--- Start of TEXT TO READ ---

# Whats happened to multiquote?



## Stitch (Nov 6, 2007)

Hmmmmmmmmm?


----------



## Josh (Nov 6, 2007)

It's broken. I believe it will return when it has been fixed.  There's another thread in this forum about the bug.


----------



## Chris (Nov 6, 2007)

Giver Of Rusty Trombones said:


> Hmmmmmmmmm?



Clearly, you should listen to Josh, Giver of Rusty Trombones.


----------



## Josh (Nov 6, 2007)

Chris said:


> Clearly, you should listen to Josh, Giver of Rusty Trombones.


----------



## ShawnFjellstad (Nov 6, 2007)

WTF?!?!


----------



## playstopause (Nov 30, 2007)

So...

Will it ever be back?


----------



## Stitch (Dec 5, 2007)

Yeah, I really am missing it. Even if it didn't work 80% of the time, having to open multiple windows to quote from the same thread and then copy and past all your answers into one is a pain in the arse.

I may contribute just so I can prove this by makin 8 or 9 posts consecutively quoting different people.


----------



## Chris (Dec 5, 2007)

playstopause said:


> So...
> 
> Will it ever be back?



No.


----------



## Chris (Dec 5, 2007)

Stitch said:


> Yeah, I really am missing it. Even if it didn't work 80% of the time, having to open multiple windows to quote from the same thread and then copy and past all your answers into one is a pain in the arse.
> 
> I may contribute just so I can prove this by makin 8 or 9 posts consecutively quoting different people.



Well, that's too fucking bad.


----------

--- End of TEXT TO READ ---

OBJECTIVE 1:
Answer these from the forum thread:
(a) According to Josh, where is there more about the bug?
(b) Who asked on Nov 30, 2007 whether multiquote would ever be back?
(c) How many consecutive posts does Stitch say he may make to prove his point?
The records below the forum thread have no connection to it.

--- Start of MATERIALS PROVIDED ---

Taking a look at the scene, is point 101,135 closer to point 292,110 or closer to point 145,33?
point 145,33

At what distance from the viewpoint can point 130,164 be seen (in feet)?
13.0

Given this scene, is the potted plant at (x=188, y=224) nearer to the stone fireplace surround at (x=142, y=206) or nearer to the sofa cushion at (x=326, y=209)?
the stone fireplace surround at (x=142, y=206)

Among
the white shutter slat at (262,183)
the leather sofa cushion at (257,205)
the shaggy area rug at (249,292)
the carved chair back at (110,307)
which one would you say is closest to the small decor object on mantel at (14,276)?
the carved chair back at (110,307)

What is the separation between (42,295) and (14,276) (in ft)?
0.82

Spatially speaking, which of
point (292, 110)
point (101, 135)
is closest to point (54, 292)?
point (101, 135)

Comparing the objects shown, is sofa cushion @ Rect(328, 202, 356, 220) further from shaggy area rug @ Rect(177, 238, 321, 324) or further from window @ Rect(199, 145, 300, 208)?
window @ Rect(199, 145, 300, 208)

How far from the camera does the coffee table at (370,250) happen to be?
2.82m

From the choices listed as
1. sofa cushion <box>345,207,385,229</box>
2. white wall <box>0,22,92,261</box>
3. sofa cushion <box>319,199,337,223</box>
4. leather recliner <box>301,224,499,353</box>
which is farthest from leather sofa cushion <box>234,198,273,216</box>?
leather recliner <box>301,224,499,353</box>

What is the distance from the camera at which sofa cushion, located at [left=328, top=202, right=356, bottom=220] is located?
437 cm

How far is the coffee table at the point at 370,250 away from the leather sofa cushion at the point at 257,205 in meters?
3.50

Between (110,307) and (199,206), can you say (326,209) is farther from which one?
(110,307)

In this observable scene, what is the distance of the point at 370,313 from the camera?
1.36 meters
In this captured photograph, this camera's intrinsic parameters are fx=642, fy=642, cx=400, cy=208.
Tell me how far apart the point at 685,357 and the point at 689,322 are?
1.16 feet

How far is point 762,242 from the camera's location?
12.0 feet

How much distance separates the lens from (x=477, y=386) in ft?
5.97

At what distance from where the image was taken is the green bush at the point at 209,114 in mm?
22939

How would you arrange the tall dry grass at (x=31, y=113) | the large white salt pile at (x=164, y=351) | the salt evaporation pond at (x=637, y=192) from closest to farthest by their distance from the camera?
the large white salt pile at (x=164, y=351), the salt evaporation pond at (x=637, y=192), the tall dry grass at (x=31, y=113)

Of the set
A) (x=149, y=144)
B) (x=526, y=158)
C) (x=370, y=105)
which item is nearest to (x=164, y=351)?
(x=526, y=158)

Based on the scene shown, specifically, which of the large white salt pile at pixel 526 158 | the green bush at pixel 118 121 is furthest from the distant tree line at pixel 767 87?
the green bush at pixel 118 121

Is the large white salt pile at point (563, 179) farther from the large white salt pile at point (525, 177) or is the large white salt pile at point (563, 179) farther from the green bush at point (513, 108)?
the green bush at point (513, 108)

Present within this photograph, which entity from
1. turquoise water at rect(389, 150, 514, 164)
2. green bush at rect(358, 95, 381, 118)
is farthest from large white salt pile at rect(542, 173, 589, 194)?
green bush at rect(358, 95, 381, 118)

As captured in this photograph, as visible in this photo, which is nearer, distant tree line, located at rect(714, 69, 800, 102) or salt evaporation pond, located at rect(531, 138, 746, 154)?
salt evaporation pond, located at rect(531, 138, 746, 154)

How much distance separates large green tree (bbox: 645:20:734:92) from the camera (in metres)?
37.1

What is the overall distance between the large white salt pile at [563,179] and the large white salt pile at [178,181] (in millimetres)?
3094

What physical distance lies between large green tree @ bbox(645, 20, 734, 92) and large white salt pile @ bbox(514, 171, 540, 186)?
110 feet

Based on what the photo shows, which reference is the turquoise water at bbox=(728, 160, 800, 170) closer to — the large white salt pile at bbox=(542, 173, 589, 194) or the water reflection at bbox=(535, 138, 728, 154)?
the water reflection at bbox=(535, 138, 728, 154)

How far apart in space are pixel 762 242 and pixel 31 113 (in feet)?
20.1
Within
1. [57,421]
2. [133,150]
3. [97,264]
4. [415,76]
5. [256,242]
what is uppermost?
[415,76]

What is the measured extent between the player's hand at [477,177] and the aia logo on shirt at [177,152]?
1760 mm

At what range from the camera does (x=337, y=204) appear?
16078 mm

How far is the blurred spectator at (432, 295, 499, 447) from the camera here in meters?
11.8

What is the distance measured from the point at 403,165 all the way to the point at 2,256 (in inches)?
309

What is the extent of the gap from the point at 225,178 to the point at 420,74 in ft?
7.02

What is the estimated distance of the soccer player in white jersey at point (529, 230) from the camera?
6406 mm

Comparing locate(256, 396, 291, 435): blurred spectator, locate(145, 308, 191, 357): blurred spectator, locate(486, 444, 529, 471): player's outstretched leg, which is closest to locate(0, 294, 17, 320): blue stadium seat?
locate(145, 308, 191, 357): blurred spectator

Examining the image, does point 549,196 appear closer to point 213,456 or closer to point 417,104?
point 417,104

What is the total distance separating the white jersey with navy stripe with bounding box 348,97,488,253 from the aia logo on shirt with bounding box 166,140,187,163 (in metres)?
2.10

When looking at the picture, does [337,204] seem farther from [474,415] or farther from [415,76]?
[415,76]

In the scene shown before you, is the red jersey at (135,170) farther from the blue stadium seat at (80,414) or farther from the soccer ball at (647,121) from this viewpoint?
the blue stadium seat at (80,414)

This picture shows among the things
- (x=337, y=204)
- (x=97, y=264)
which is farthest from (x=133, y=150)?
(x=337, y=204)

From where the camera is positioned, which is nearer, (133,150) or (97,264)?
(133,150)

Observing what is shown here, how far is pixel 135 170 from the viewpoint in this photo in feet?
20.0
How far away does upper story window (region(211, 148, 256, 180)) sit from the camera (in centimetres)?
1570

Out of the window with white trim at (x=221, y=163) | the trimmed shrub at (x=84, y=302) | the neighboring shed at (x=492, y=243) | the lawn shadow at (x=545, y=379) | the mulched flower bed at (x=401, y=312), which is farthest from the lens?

--- End of MATERIALS PROVIDED ---

OBJECTIVE 2: Pull out every line of the records that contains the string "table", matching its case exactly.

CORRECT OUTPUT 1:
(a) In another thread in the same forum.
(b) playstopause.
(c) 8 or 9.

CORRECT OUTPUT 2:
How far from the camera does the coffee table at (370,250) happen to be?
How far is the coffee table at the point at 370,250 away from the leather sofa cushion at the point at 257,205 in meters?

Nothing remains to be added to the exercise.